Edit: So the final solution for getting this to run was setting I_MPI_DAPL_UD=enable. I can speculate on the origin of the magic, but I don't have access to Intel's code to actually confirm this.
IB can have different transport modes, two of which are RC (Reliable Connected) and UD (Unreliable Datagram). RC requires an explicit connection between hosts (like TCP), and some memory is spent per connection. More importantly, each connection has those eager buffers tied to it, and this really adds up. This is what you get with Intel's default settings.
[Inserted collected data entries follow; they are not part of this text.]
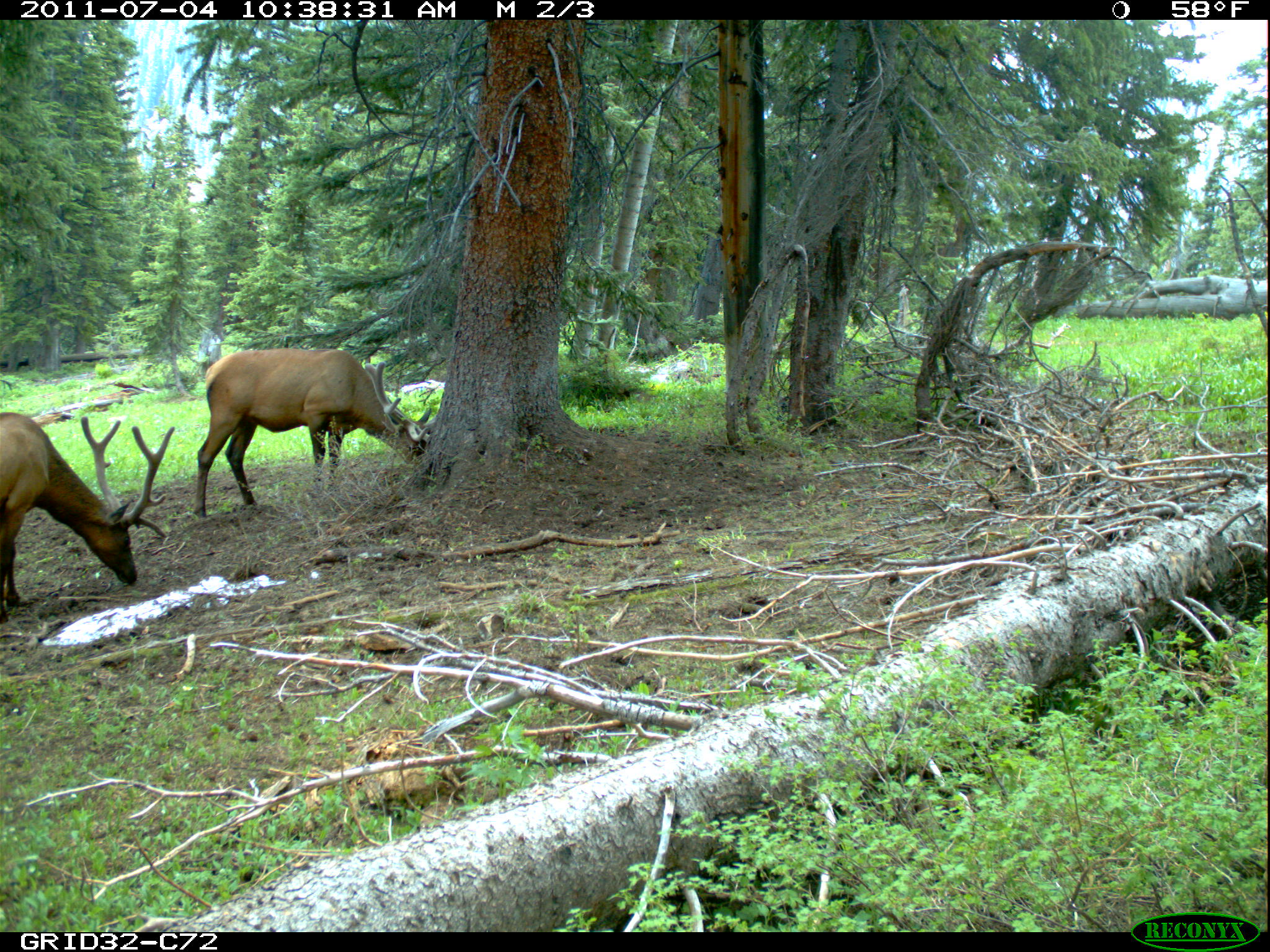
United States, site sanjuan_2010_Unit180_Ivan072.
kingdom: Animalia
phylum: Chordata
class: Mammalia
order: Artiodactyla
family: Cervidae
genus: Cervus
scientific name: Cervus elaphus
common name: red deer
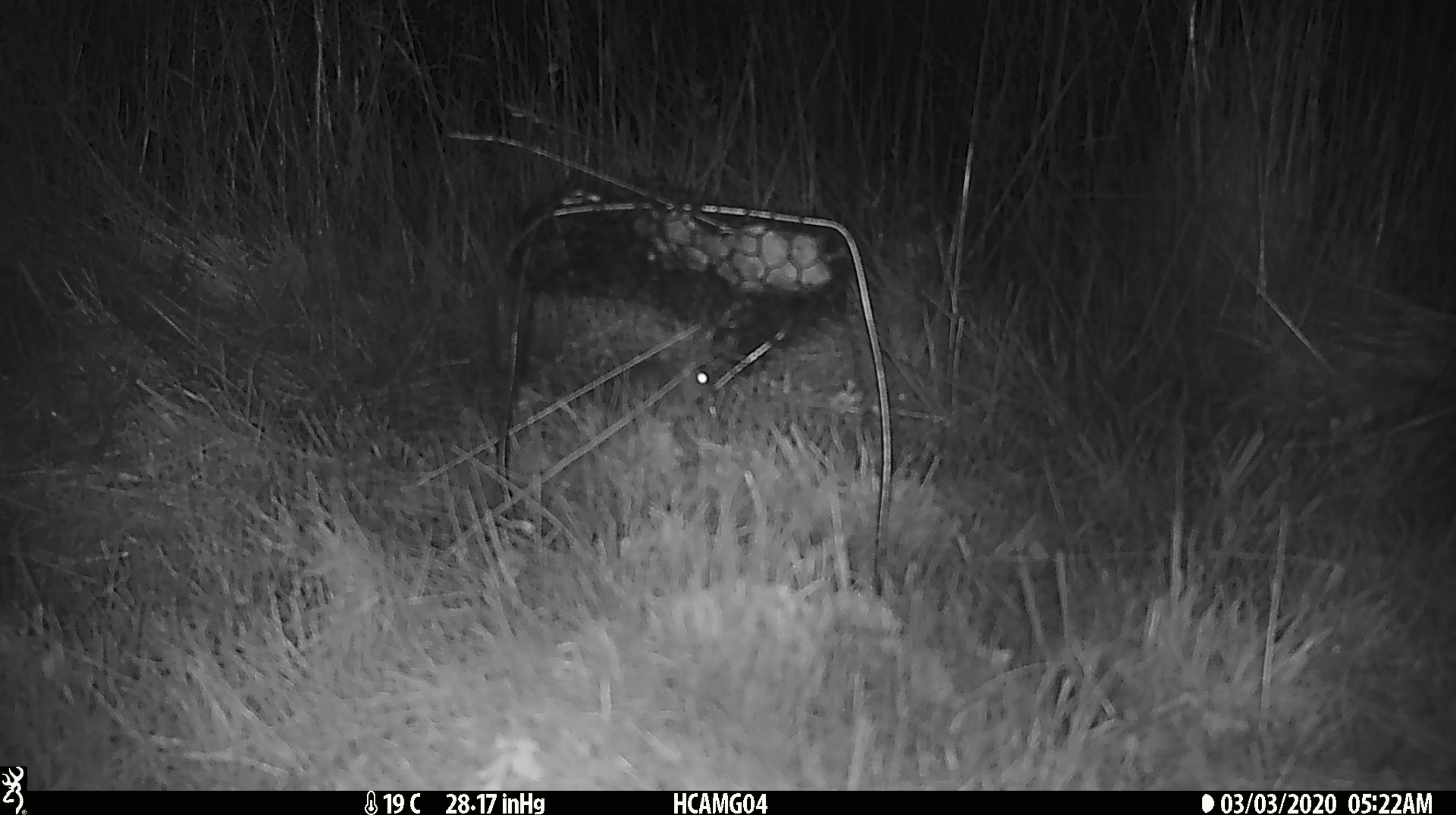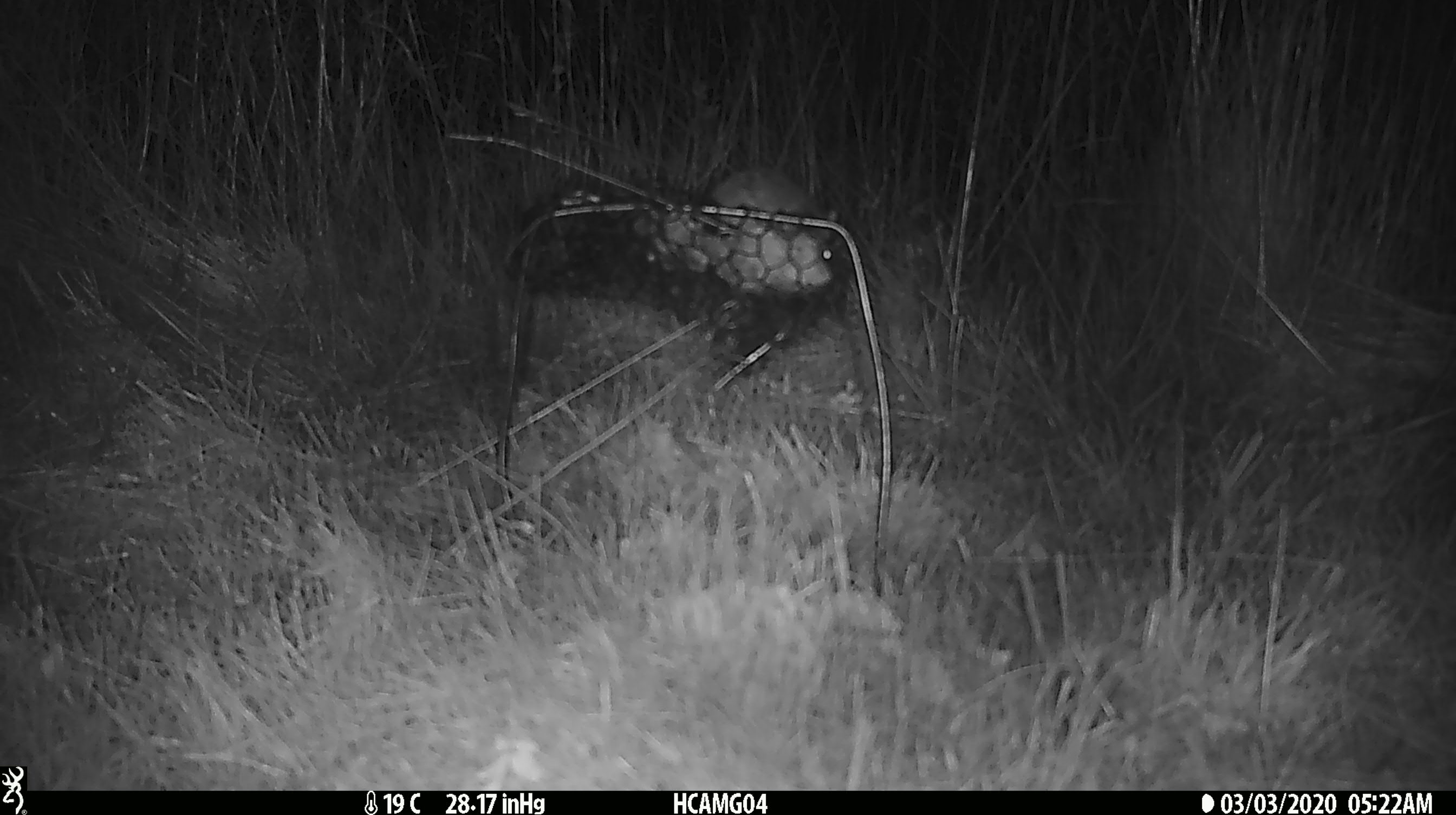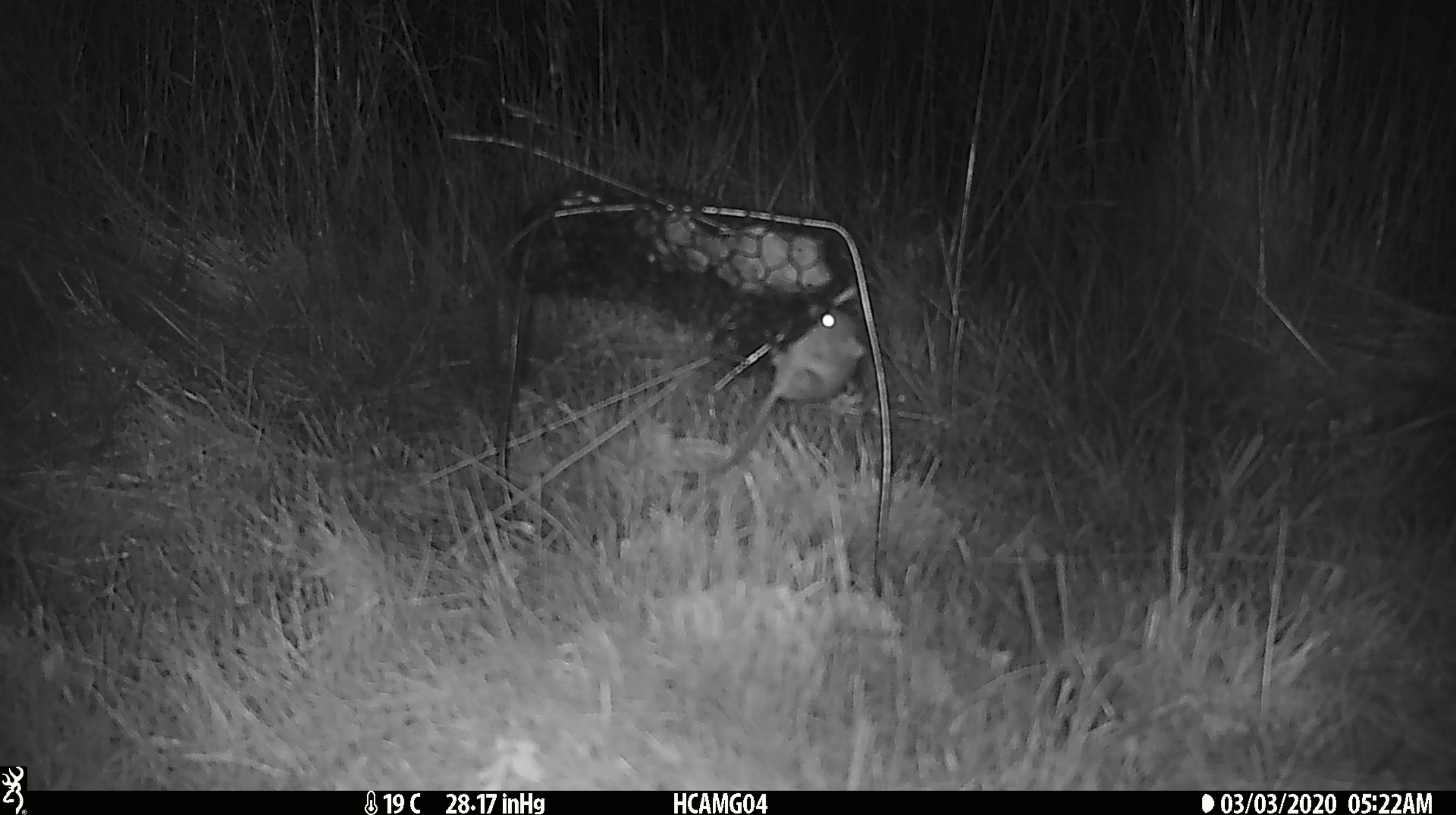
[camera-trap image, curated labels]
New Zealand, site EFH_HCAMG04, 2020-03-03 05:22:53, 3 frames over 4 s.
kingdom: Animalia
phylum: Chordata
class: Mammalia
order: Rodentia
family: Muridae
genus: Mus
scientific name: Mus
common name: mouse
Mouse (Mus).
There is an optimization possible: sharing the eager buffers between connections (this is called SRQ - Shared Receive Queue). There's a further Mellanox-only extension called XRC (eXtended RC) that takes the queue sharing further: between the processes that are on the same node.
By default Intel's MPI accesses the IB device through DAPL, and not directly through OF verbs. My guess is this precludes these optimizations (I don't have experience with DAPL). It is possible to enable XRC support by setting I_MPI_FABRICS=shm:ofa and I_MPI_OFA_USE_XRC=1 (making Intel MPI use the OFA interface instead of DAPL).
When you switch to the UD transport you get a further optimization on top of buffer sharing: there is no longer a need to track connections. The buffer sharing is natural in this model: since there are no connections, all the internal buffers are in a shared pool, just like with SRQ. So there are further memory savings, but at a cost: datagram delivery can potentially fail, and it is up to the software, not the IB hardware to handle retransmissions. This is all transparent to the application code using MPI, of course.